When I did a “Predictive Index” test, I was told that I was far from empathetic, because I was evidence and data driven. According to PI, someone cannot be both evidence-oriented and empathetic. Not only is this offensive, it’s completely unfounded. In fact research shows that people with more rigorous and evidence-driven thinking skills are also better at understanding and managing emotions. These are simply not valid tests.

We should all be suspicious of algorithms that describe us or make decisions about us that are closed source, and psychometric tests are no different. Predictive Index have repeatedly declined to open source their algorithm, ostensibly to protect their intellectual property.
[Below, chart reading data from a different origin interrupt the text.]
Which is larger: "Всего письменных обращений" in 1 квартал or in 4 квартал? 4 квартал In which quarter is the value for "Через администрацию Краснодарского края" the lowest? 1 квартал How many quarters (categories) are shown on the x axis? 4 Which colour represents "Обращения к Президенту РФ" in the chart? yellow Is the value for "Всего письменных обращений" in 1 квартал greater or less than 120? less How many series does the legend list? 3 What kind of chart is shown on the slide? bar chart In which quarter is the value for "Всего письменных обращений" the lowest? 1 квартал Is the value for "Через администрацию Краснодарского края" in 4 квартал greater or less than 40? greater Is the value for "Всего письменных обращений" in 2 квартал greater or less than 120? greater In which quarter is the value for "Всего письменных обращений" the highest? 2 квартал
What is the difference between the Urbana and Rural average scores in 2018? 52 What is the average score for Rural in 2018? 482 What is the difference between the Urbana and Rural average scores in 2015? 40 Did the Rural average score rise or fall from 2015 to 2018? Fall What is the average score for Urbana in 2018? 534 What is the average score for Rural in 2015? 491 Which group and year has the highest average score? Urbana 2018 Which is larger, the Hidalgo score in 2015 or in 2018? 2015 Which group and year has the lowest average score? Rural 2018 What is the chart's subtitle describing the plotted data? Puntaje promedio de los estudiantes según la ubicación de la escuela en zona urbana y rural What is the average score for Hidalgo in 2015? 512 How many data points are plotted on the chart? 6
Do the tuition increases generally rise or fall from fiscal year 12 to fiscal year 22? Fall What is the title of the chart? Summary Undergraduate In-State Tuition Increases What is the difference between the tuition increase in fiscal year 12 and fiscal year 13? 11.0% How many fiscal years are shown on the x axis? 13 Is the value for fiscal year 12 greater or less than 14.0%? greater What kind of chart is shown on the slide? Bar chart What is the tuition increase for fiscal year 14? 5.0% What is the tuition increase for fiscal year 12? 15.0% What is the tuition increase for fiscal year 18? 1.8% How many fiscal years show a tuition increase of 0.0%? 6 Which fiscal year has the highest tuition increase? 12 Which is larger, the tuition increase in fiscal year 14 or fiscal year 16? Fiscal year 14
The key to the Big 5 model is its simplicity. It doesn’t sort anybody into a “type,” just informs them where they fall on a continuum of personality traits. There are no tricks and no surprises to be revealed, and it’s not a black box. However, even though it’s the most trusted psychological profiling test in academia, the “Big 5” has been found to be systematically sexist. “Women are told they’re significantly more disagreeable than men who answer questions identically.

Criticism of MBTI and others extend even further, often due to a highly westernised, English-language, neurotypical approach. 


Dangerous tools?

Evidence shows that, far from being a “short-cut” to more insightful leadership, tools such as these can be harmful – they may convince managers that they’re doing “good management”, and discourage further effort to improve management and leadership behaviours. At worst, they’re actively discriminatory and detrimental to individual and team performance, reducing the quality of human interactions and decreasing levels of psychological safety.

Conversely,  I’ve actually found value in doing “which Hogwarts house are you in?” or “Which sex and the city character are you?” quizzes with teams. They’re obviously nonsense, but they facilitated a good discussion with team members about preferences and styles – and it was much more fun than MBTI!

(In fact, those quizzes have an advantage over some of the “official” tests because they make no pretence of scientific accuracy.)

Finally, I’ve never come across a strongly competent leader who used personality testing and categorisation. It seems to me (and I’m conscious of my own biases here) that these tests can sometimes risk replacing empathy. A way to feel like you’re understanding people, and “doing the work” without actually putting in the effort to do so.

Personally, given all the flaws and limitations of personality profiling, I hope organisations stop using them, and businesses stop trying to make money out of them.  We try not to use flawed tools to do finance, accounting, software development, design, or data analysis. Why is it acceptable to use flawed tools to understand and manage the most important thing in organisations – people? And why, when we realise that they’re flawed, are they so “sticky”? Why can’t we seem to get rid of them?

What do you think? Are they a useful tool, or a potentially dangerous over-simplification of human nature?